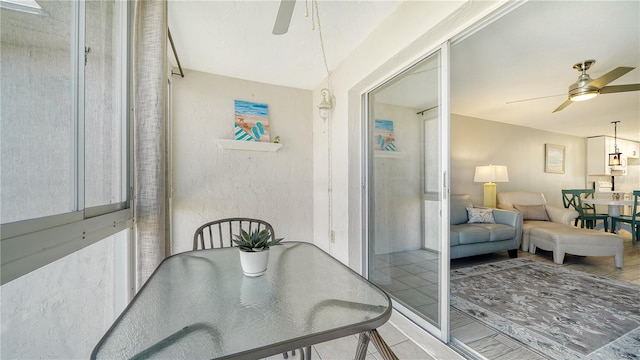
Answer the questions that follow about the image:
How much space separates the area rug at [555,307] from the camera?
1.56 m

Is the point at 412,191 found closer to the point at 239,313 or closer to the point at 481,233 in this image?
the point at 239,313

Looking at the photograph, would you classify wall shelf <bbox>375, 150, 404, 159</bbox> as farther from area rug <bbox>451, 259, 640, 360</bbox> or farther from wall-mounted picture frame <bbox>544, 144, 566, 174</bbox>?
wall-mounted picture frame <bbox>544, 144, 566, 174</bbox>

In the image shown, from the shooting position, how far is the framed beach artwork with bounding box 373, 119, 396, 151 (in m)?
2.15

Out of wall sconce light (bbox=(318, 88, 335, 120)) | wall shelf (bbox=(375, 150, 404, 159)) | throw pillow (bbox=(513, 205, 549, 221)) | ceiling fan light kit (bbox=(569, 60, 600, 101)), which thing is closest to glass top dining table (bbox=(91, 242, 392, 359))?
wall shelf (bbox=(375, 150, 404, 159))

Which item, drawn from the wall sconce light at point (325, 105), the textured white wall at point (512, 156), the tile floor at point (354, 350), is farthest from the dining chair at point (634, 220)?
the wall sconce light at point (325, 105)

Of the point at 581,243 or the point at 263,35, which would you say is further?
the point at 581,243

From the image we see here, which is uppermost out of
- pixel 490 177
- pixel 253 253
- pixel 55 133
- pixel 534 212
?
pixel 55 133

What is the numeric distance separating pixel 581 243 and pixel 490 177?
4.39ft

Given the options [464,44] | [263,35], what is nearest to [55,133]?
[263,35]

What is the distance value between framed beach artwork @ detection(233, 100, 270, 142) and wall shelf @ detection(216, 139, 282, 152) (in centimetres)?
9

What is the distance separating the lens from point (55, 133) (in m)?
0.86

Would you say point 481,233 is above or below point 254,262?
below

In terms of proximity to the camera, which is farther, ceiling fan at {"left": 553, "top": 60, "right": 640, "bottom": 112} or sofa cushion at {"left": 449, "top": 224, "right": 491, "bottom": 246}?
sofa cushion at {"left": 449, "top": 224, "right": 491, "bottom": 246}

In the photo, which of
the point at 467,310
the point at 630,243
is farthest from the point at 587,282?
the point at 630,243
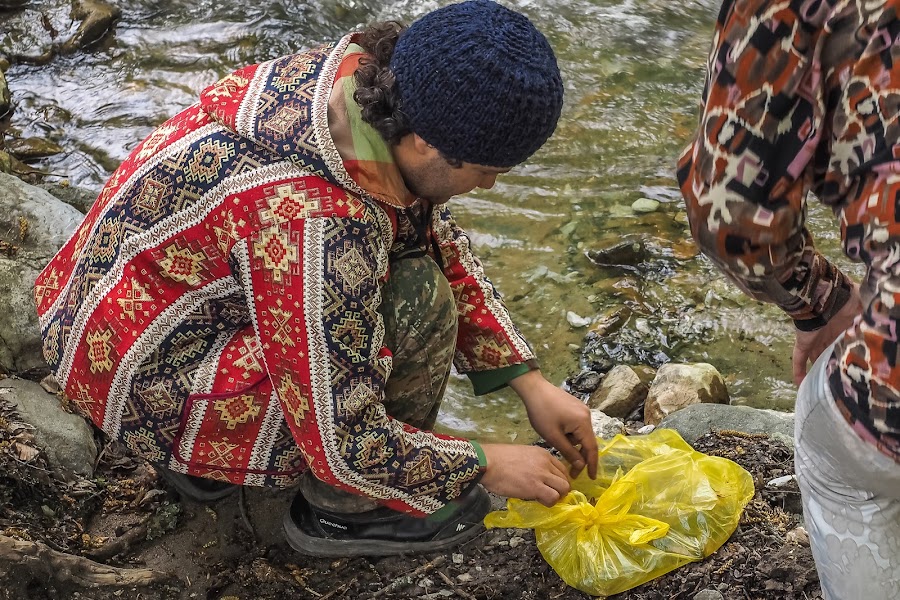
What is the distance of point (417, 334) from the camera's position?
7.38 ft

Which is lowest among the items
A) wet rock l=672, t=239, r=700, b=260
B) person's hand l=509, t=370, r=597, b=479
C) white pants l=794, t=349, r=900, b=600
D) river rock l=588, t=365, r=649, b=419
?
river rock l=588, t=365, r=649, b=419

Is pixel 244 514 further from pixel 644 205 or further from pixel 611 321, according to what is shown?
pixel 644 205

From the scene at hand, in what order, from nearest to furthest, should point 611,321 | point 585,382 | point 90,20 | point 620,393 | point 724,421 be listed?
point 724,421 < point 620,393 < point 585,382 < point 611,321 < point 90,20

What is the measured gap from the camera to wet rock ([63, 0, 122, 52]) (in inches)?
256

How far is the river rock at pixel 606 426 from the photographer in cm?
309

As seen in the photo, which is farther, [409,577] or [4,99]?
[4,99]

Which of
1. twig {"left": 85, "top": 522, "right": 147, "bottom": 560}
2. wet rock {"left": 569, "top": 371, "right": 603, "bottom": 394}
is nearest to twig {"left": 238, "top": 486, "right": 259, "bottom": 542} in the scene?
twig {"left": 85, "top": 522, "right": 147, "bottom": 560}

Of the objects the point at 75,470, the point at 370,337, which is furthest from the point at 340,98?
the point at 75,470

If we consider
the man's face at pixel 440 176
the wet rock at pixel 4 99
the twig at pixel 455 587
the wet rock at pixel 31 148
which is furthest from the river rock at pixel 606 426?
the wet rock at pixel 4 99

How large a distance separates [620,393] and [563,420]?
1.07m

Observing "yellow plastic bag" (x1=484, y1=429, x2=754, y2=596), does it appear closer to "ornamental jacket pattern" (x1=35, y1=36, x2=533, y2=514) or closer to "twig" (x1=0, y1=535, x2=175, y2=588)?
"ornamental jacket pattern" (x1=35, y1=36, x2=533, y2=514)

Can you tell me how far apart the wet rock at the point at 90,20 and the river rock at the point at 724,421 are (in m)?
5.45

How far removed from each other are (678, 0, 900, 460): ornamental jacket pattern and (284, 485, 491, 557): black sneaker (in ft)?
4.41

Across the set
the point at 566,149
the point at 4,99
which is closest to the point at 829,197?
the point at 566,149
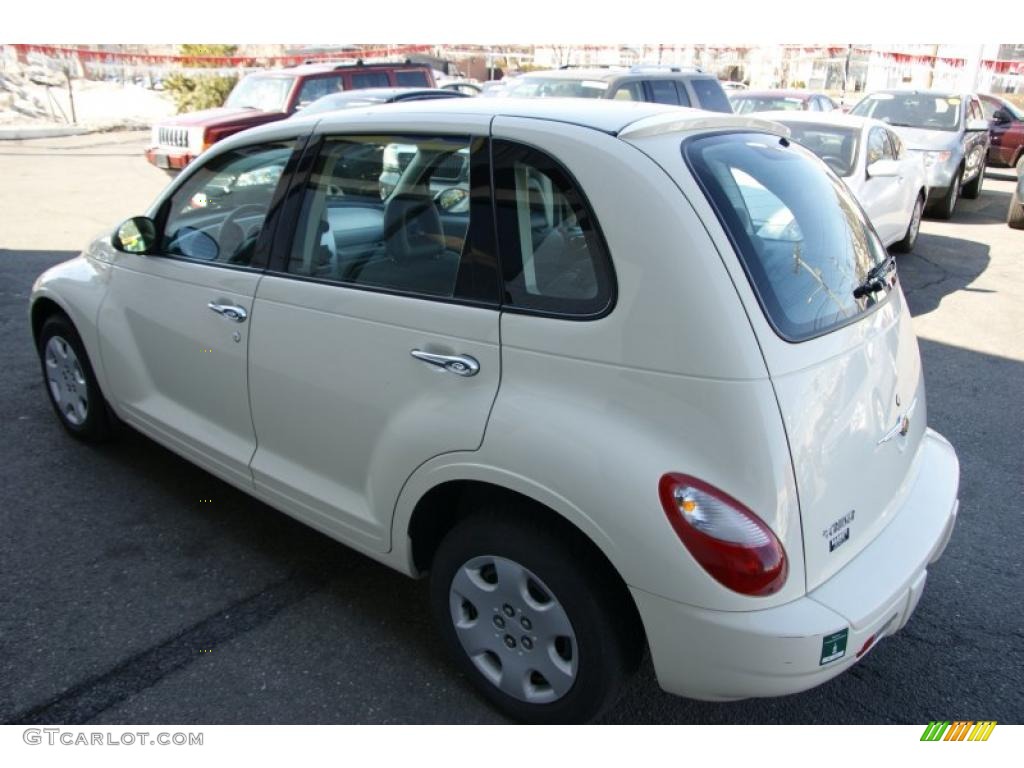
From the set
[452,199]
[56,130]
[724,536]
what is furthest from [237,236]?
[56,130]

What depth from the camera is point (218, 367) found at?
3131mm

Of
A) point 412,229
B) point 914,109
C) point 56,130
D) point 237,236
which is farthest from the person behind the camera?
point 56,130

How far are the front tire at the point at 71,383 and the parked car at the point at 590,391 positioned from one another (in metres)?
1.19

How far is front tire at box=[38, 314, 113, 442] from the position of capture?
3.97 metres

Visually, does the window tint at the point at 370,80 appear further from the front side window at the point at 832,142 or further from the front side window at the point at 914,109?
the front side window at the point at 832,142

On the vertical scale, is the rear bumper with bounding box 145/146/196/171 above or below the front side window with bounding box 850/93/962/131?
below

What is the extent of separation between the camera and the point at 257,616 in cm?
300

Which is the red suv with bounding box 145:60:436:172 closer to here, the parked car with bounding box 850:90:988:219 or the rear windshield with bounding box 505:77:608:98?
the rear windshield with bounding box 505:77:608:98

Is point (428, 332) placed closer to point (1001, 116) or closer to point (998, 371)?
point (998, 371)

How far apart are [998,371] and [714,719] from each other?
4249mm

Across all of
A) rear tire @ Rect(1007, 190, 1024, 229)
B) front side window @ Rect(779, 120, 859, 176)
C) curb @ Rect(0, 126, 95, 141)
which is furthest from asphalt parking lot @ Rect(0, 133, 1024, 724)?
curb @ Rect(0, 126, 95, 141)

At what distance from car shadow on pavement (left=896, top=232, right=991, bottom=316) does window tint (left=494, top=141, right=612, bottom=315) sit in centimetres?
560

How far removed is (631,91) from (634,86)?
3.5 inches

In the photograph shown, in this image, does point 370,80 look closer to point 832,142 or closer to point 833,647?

• Problem to solve:
Return each line from the rows above that contains "area". Case counts.

• Reply:
How much space separates the area rug at [555,307] from the camera?
Looking at the photograph, would you classify wall shelf <bbox>375, 150, 404, 159</bbox> as farther from area rug <bbox>451, 259, 640, 360</bbox> or farther from wall-mounted picture frame <bbox>544, 144, 566, 174</bbox>?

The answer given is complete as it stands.